Глава 22. Сытый альфа — послушный альфа
Через пятнадцать минут Ханна стояла возле КПП с кастрюлей вареной картошки в руках, и отвечала на вопросы дежурного лейтенанта. «Не была, не привлекалась, не состояла, не участвовала». Пропуск выписали на две недели — как опекунше Йонаша. После оформления они прошли на территорию части — процессию возглавлял Мохито с Шольтом на руках. Йонаш нес заявление и тетрадь с чертополохом, и показывал раскрашенные цветы всем встречным и поперечным. Спецназовцы — в форме и в гражданском — охотно любовались рисунками и задавали дурацкие вопросы. Пока дошли до четырехэтажного здания, у Ханы щеки запылали от пристального внимания окружающих. Кастрюля вызывала неподдельный интерес, и каждый желал узнать, не пирожки ли это.
— Мы на третьем этаже, — сообщил Мохито. — Лифта нет. Вверх вот по этой лестнице.
Дом был старой постройки, когда еще не начали экономить на высоте потолков и ширине коридоров.
— Тут обычные квартиры, — объяснил Мохито. — Просто в каждой по несколько жильцов. У нас трехкомнатная. Четырехкомнатных здесь нет, двушки и трешки. Деметриуш предлагал Шольту отдельную квартиру в новострое, но мы не захотели. Там мелкий будет весь день без присмотра.
— У нас есть шведская стенка! — вклинился Йонаш. — И турник. А вы делаете зарядку, тетя Ханна?
— Стараюсь, но не всегда получается.
Врать ребенку не хотелось, но не признаваться же, что лучший вид спорта — это лишний час поспать.
Попав в квартиру, Ханна осмотрелась, стараясь не выказывать излишнего любопытства. Чисто. Гостиная — странная смесь спортзала, школьного места и игрового уголка: упомянутая Йонашем «шведская стенка», гантели, парта и стеллаж с учебниками, телевизор и игровая приставка.
— Наша с папой спальня там, — махнул рукой в сторону закрытой двери Йонаш. — Мохито — тут.
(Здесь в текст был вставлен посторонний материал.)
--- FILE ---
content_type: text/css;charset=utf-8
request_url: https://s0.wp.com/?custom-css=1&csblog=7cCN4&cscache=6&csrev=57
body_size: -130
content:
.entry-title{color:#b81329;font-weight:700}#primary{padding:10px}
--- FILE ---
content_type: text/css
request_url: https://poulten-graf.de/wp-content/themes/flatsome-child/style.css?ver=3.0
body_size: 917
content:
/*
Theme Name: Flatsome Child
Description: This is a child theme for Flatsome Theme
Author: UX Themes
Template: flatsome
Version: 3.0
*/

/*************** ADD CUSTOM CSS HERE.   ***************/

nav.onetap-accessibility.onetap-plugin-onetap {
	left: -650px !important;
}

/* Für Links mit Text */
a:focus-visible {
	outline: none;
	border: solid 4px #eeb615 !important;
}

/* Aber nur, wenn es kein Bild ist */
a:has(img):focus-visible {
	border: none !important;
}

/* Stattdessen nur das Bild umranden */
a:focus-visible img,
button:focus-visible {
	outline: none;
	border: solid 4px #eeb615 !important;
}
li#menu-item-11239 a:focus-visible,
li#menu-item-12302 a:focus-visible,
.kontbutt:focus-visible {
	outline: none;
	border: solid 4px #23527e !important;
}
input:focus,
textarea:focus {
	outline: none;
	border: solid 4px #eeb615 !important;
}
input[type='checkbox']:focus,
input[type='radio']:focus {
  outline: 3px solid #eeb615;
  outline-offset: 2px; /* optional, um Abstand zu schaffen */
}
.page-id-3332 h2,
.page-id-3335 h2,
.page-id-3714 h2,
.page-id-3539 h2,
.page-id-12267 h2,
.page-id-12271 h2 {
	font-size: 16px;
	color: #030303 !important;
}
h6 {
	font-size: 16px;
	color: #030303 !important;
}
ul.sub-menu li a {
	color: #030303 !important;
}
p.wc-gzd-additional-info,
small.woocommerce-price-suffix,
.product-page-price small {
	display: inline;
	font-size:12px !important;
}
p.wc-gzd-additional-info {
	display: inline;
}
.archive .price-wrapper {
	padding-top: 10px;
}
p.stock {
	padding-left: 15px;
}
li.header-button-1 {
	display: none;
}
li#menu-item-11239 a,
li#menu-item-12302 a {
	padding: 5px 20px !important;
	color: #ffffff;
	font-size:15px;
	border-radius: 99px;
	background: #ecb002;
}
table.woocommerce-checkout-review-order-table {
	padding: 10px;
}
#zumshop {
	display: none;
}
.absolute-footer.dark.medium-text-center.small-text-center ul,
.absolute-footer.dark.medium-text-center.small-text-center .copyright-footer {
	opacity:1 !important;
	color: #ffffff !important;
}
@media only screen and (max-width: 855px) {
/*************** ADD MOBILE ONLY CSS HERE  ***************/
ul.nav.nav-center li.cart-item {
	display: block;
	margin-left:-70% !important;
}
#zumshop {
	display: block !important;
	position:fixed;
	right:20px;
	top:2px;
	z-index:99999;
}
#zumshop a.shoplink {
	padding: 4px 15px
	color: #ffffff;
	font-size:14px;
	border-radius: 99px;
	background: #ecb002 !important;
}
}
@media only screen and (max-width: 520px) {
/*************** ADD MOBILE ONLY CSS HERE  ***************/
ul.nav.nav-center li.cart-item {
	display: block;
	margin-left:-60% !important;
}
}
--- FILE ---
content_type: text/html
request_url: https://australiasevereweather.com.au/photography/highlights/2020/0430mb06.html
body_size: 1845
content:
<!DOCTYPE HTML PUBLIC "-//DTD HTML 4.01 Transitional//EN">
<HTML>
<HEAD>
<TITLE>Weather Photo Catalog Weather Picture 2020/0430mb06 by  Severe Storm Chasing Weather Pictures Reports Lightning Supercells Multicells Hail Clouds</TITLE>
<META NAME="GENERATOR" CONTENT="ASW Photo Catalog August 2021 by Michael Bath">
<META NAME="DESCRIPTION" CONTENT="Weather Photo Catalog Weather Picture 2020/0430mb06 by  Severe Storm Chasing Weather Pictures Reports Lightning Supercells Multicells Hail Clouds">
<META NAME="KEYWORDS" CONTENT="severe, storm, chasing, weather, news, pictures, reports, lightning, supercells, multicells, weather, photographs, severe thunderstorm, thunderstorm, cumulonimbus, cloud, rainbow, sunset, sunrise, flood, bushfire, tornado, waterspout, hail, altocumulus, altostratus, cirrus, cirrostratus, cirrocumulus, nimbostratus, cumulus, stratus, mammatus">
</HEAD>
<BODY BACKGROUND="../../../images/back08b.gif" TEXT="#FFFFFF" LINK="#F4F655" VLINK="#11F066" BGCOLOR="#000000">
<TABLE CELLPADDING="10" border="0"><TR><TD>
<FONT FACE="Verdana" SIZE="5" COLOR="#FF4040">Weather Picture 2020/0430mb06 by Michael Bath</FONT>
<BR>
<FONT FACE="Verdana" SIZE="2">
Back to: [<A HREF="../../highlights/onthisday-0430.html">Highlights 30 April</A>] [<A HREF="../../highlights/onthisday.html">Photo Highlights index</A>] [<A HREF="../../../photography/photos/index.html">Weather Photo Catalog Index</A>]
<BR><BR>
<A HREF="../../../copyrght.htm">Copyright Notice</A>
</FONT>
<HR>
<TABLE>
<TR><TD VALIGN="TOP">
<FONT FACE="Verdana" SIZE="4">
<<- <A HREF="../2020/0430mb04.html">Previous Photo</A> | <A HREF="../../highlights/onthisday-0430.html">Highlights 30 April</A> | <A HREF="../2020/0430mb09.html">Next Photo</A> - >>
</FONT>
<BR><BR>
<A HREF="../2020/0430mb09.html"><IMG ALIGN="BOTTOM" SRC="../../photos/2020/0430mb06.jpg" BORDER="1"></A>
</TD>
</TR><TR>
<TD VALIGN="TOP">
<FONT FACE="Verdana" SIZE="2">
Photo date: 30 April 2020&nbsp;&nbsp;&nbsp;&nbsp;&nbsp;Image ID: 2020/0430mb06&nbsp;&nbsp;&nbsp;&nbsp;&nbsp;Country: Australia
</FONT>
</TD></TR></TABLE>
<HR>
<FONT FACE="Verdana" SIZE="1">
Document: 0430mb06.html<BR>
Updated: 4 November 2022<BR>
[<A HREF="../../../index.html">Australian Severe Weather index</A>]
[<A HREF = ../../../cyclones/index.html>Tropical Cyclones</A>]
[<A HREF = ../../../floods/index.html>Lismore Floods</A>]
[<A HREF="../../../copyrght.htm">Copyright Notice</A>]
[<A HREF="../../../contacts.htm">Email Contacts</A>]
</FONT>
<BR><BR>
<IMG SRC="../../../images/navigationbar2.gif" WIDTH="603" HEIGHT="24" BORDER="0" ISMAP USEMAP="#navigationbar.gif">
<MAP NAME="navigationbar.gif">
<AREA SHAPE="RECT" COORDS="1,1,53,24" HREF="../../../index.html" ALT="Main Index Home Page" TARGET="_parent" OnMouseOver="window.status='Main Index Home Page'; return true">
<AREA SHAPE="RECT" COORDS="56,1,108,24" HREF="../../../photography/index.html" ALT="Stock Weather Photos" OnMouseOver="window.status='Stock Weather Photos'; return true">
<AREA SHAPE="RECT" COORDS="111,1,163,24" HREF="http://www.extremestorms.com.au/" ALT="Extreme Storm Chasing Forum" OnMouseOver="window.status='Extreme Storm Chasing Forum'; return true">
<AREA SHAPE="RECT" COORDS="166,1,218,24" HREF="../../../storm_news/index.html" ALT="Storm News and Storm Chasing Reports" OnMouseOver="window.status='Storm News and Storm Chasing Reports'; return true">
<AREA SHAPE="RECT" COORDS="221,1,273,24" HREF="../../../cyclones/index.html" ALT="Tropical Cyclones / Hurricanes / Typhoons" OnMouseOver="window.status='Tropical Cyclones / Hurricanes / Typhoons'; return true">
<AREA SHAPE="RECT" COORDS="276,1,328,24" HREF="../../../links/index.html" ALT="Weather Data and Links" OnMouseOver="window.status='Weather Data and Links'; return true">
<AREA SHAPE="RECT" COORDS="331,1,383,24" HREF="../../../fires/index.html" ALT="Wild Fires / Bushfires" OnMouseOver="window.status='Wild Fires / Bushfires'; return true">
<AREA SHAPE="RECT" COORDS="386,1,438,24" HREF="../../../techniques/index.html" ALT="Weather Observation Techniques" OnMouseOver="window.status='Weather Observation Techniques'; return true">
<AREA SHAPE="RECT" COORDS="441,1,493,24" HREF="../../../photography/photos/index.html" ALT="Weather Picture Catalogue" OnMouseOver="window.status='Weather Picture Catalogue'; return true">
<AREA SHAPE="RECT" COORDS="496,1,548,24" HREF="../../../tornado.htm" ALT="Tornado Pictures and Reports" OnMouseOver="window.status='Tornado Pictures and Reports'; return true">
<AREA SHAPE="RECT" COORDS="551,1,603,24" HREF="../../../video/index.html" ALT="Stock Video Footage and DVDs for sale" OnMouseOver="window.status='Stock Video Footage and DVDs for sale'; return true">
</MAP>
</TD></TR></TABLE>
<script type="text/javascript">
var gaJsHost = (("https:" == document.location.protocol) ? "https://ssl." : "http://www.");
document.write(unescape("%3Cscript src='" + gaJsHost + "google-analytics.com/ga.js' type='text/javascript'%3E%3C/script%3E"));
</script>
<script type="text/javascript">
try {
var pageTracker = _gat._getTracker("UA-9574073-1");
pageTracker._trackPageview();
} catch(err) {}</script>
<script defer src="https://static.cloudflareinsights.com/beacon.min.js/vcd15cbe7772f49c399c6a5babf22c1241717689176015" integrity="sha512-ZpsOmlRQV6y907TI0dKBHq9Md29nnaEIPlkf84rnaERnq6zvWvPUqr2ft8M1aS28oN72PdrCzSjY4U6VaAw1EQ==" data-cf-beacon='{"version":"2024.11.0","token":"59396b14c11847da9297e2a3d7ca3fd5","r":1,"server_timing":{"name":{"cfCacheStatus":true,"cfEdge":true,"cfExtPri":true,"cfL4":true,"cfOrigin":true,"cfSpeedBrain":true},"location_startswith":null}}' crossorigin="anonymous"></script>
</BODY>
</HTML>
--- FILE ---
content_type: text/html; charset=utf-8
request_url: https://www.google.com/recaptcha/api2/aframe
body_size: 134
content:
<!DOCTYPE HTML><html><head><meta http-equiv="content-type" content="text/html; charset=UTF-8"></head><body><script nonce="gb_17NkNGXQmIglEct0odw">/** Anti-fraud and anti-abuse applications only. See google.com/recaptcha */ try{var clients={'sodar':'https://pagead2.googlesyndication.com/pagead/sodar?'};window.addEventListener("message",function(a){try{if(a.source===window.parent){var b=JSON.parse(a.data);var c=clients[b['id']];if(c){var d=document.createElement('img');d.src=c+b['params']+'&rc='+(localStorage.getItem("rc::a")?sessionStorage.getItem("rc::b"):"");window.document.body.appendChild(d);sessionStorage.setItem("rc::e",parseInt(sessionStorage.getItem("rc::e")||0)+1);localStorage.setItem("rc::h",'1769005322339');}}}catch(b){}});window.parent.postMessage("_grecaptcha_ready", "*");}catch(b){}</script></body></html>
А на кухню вот сюда, по коридору.
Наконец-то Ханне удалось избавиться от кастрюли — она водрузила ее на стол, и заверила Мохито, что возвращать посуду срочно не нужно. Ни кастрюлю, ни контейнер из-под овощей. Когда-нибудь, в спокойные дни.
Шольта сгрузили на коврик в гостиной, но он немедленно приковылял на кухню, уселся возле плиты и вытаращился на Ханну блестящими карими глазами. Захотелось поежиться, но Ханна отогнала нахлынувшую неловкость, и сказала:
— Вы мне обещали помочь. В случае чего.
— Ну? — Мохито насупился, явно ожидая какого-то подвоха.